Riprendendo ancora le parole di Maurizio Focchi, bisogna avere “radici forti per conquistare il mercato globale”.
Cosa fare, allora, concretamente?
Bisogna ritornare ad avere coraggio con una visione ottimistica, la stessa che aveva avuto il sindaco Ceccaroni negli anni ’60; c’è bisogno di una nuova epoca, di un vero e proprio rinascimento turistico riminese.
Sicuramente bisognerà partire dal favorire un profondo processo di riqualificazione, premiando tutte le imprese turistiche più intraprendenti tramite premi e incentivi edilizi, e ancora, ripensare la spiaggia spingendone la riqualificazione, snellire e agevolare le pratiche burocratiche per ottenere permessi e concessioni; è paradossale che si debba aspettare quasi due anni per ottenere un permesso per costruire.

Schematizzando, i passaggi concreti per ripartire dovrebbero essere:
– conoscere la nuova domanda turistica,
– avviare vivaci relazioni con i mercati, aumentando la presenza alle fiere di settore, soprattutto all’estero (mercati BRIC ed emergenti in primis),
– innovare i processi e rimanere costantemente aggiornati,
– offrire qualità tangibile in ogni ambito, dalla ristorazione agli alloggi, dallo shopping allo svago e intrattenimento,
– investire di più nella cultura dell’accoglienza.

Il turismo è cambiato, è ora di cambiare anche noi.

“Offrire bellezza” diceva Tonino Guerra, valorizzando ciò che abbiamo come territorio perché “il futuro appartiene a coloro che credono alla bellezza dei propri sogni” (Eleanor Roosevelt).

Concludo con le parole di Monsignor Lambiasi: “Auguriamo a Rimini di essere una città meno triste e ripiegata, meno pensierosa da una parte e meno spensierata dall’altra… Città dunque da intendersi, e da vivere, non come aggregato di individui, ma tessuto di relazioni”.

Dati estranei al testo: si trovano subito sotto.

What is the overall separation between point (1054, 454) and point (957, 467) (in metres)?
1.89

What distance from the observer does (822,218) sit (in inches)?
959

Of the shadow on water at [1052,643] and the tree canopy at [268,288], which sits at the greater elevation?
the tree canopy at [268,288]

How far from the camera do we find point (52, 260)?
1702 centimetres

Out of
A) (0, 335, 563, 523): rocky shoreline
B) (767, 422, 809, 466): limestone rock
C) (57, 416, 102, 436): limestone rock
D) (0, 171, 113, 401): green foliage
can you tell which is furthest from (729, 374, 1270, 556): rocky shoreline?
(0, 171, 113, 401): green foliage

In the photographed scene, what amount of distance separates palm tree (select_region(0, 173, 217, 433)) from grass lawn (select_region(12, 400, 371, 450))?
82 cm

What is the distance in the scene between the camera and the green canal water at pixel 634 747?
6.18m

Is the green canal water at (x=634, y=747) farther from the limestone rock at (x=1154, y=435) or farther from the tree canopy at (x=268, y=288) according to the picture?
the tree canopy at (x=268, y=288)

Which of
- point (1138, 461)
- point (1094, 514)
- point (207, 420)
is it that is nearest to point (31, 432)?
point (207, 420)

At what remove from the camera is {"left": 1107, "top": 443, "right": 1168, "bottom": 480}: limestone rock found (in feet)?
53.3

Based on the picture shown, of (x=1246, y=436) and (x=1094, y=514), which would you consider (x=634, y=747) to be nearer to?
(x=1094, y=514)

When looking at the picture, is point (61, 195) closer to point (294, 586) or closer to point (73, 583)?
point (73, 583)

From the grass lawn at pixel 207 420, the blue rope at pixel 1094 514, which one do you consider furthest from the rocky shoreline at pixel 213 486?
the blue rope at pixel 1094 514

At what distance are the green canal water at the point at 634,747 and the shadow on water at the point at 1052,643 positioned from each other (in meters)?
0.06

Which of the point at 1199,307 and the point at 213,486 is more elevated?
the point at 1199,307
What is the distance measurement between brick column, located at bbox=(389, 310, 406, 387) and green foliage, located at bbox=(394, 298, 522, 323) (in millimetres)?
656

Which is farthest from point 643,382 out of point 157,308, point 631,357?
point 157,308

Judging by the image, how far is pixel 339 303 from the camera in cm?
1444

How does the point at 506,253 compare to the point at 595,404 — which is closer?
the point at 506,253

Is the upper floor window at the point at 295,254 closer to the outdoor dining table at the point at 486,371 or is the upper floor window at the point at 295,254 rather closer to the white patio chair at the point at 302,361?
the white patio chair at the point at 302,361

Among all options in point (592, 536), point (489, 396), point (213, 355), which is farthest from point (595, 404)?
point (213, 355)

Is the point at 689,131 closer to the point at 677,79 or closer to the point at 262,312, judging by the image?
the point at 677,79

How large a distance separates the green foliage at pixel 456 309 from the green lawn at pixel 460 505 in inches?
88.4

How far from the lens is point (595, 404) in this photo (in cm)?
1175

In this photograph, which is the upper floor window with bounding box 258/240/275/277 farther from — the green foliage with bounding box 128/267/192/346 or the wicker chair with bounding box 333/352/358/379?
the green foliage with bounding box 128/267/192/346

Mauro Santinato è presidente di Teamwork, società che si occupa a 360 gradi del settore dell’ospitalità, con un team di professionisti dalle diverse competenze che dal 1988 opera a fianco degli imprenditori e che nel proprio portfolio clienti annovera gruppi alberghieri ma anche enti pubblici, camere di commercio, università, associazioni, consorzi e altro. Svolge attività di consulenza nell’area marketing e vendite, è formatore di catene alberghiere (Holiday Inn, Golden Tulip Worldwide, Domina Hotels & Resorts, The Charming Hotels, Best Western e NH Hotels), ha ideato e promosso club di prodotto (è co-amministratore di Hospitality Marketing), ha realizzato numerosi manuali e pubblicazioni del settore, fa parte del Tavolo sull’accoglienza per l’Expo 2015 della Camera di Commercio di Milano.